The new writing plan is to generate a draft manuscript (very crude in spots) and draft figures (some in final form, a few just sketches because I don't have the final simulation data yet), and send the whole thing off to my co-author. She can then revise the draft while I generate and analyze the rest of the data and create the semi-final figures. Our goal is to have the semi-final version of the whole thing ready when we meet up at the Gordon Conference on Microbial Population Biology (end of July), and to do the final revisions together then.

Getting organized

Yesterday I wrote an outline for the simulation section of our US-variation manuscript, based what I could remember about the new simulations I ran while I was traveling, and sent it to my co-author. Then I started going through all these simulations to figure out exactly what I had actually done and learned.

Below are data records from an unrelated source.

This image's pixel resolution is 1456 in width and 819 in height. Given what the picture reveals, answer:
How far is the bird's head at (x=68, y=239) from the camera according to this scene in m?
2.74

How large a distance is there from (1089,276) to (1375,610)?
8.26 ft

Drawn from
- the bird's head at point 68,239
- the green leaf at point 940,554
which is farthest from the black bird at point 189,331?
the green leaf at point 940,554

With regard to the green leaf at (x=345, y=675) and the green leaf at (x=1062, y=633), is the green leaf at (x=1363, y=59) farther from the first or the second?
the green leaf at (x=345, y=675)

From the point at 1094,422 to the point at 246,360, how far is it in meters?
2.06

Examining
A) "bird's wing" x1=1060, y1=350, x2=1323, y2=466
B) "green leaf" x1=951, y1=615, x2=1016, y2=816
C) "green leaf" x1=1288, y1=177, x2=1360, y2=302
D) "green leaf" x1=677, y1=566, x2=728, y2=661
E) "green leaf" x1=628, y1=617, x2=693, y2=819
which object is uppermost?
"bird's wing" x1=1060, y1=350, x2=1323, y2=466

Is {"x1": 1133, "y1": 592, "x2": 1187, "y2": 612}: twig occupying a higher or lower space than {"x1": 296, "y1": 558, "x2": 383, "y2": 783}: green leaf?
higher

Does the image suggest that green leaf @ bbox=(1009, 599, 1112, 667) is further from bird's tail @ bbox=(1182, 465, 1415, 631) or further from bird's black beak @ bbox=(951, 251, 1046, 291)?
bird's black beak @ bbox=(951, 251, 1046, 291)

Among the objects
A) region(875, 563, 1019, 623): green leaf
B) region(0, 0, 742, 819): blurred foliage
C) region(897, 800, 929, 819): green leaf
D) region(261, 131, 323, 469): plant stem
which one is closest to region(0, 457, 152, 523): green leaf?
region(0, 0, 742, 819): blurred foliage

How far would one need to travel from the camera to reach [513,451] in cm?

I printed out some blank table sheets and filled in a line for each run, listing the key settings and the results (US score, had the genome reached equilibrium). There were about 45 runs, but I'd been sensible enough to keep the related ones together and delete all the false starts so it only took me a couple of hours to sort them all out. Now (once I hear back from my co-author), I need to decide where the gaps are and what replicates are needed, and start queueing the runs on the new server.